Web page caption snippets
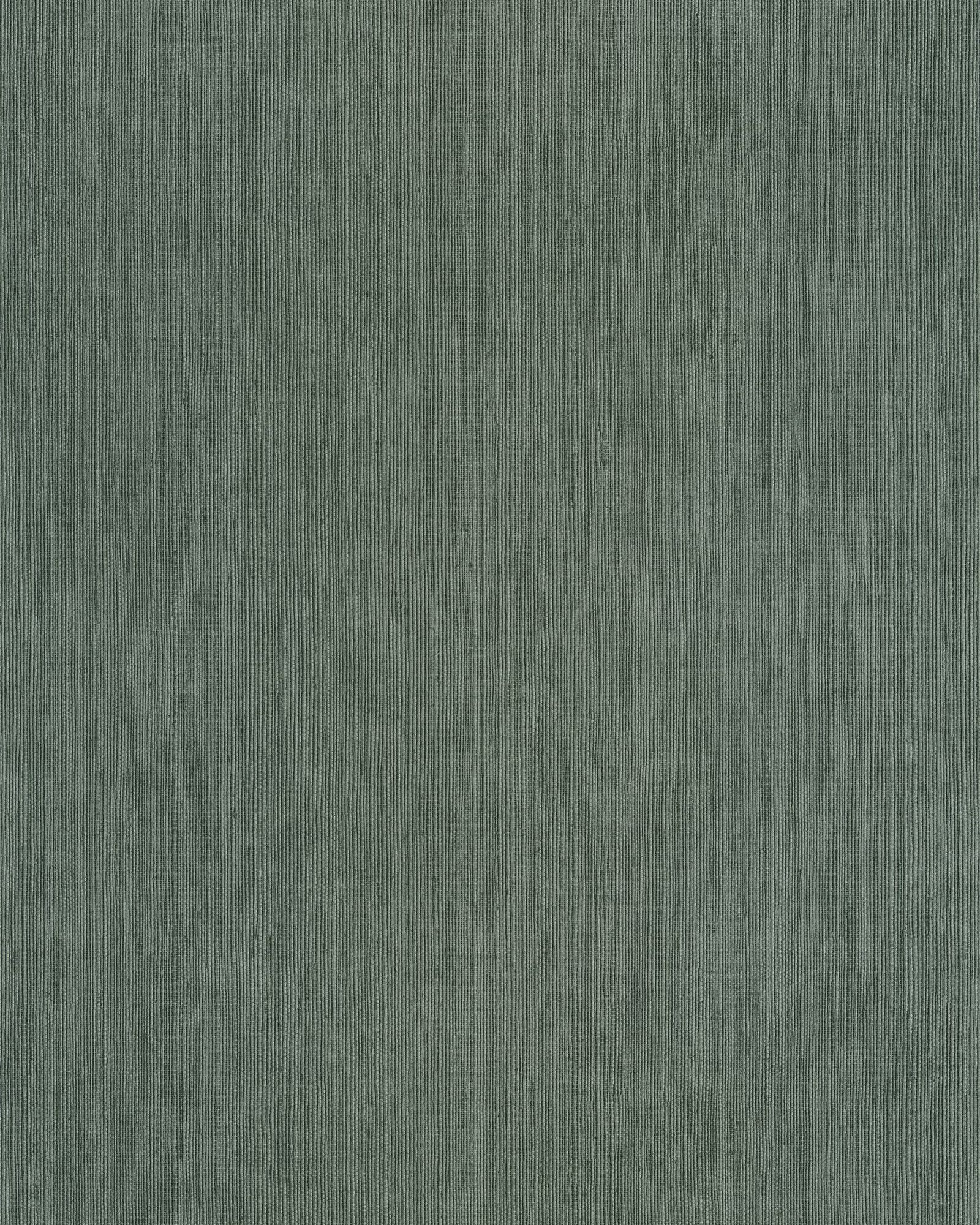 MIP106017589 Uni Green Sapin Wallpaper by Caselio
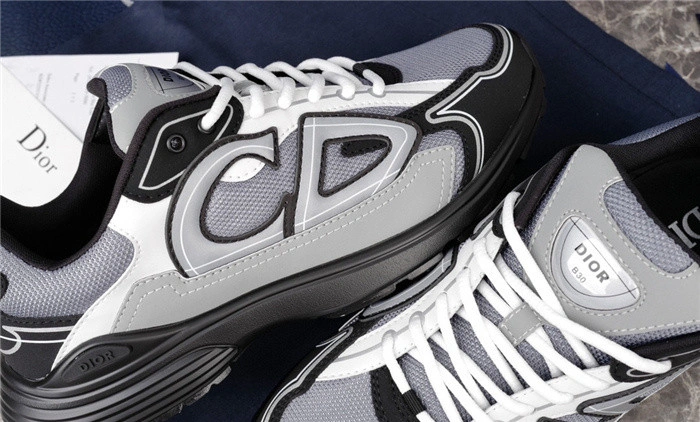 Dior B30 SNEAKER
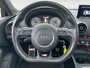 Audi A3 Sportback 2.0 TFSI S3 quattro Pro Line Plus *Automaat*Navigatie*Schuif/Kanteldak*LED*LM.Velgen. IN ZEER NETTE STAAT!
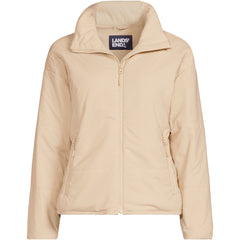 Women's Plus Size WanderFree Insulated Jacket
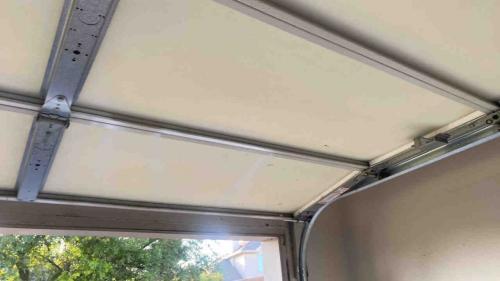  New Album of Trusty Garage Doors Serving Area - Photo 3 of 3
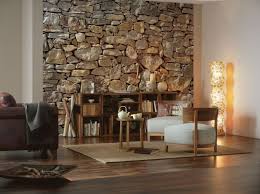 Duvar Kagidi Duvar Home Fashion Ev Icin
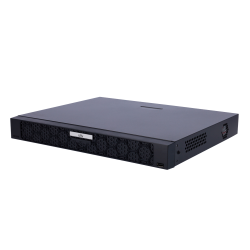 UNIVIEW UV-NVR502-32E-IM-G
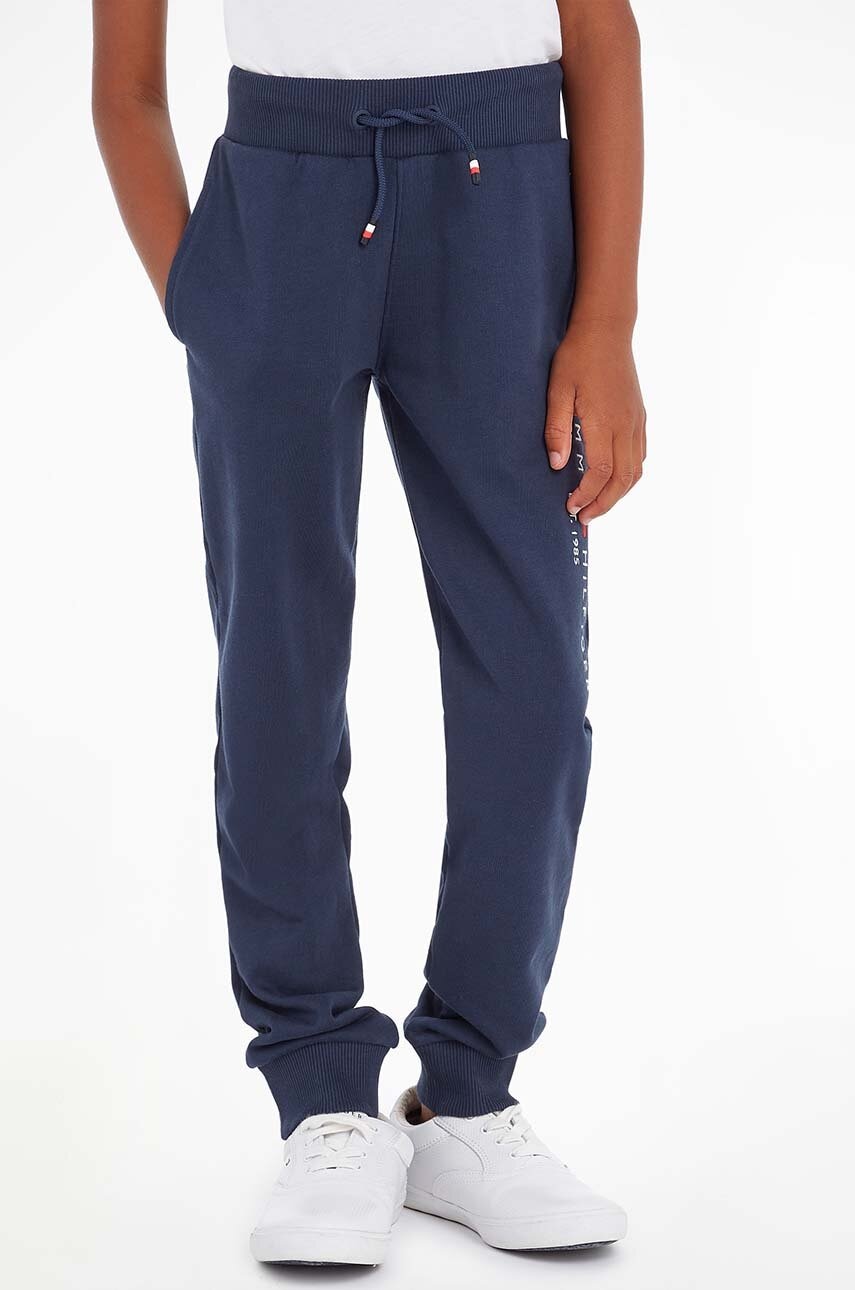 Tommy Hilfiger  Dětské kalhoty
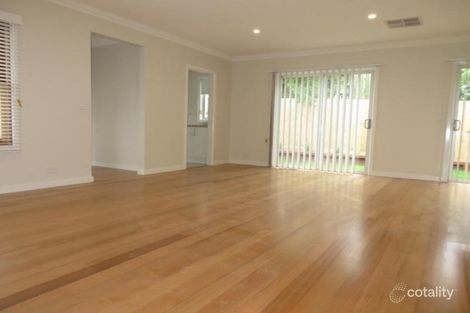 Property photo of 4A Donald Street Croydon VIC 3136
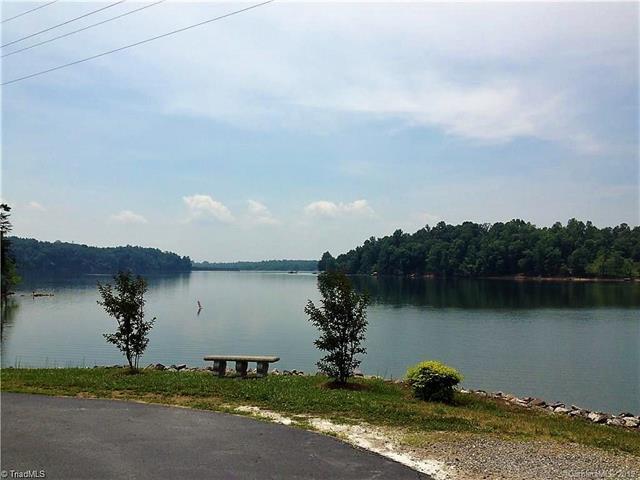 406 Gardner Point Drive - Photo 1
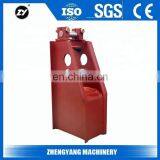 Semi Trailer Suspension Part Front Hanger thumbnail-4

*Exercise prompt*
Start with the line that holds "Duvar Kagidi Duvar Home Fashion Ev Icin" and retype each line through the last one in the data, exactly and without pictures.

*Expected answer*
 Duvar Kagidi Duvar Home Fashion Ev Icin
 UNIVIEW UV-NVR502-32E-IM-G
 Tommy Hilfiger  Dětské kalhoty
 Property photo of 4A Donald Street Croydon VIC 3136
 406 Gardner Point Drive - Photo 1
 Semi Trailer Suspension Part Front Hanger thumbnail-4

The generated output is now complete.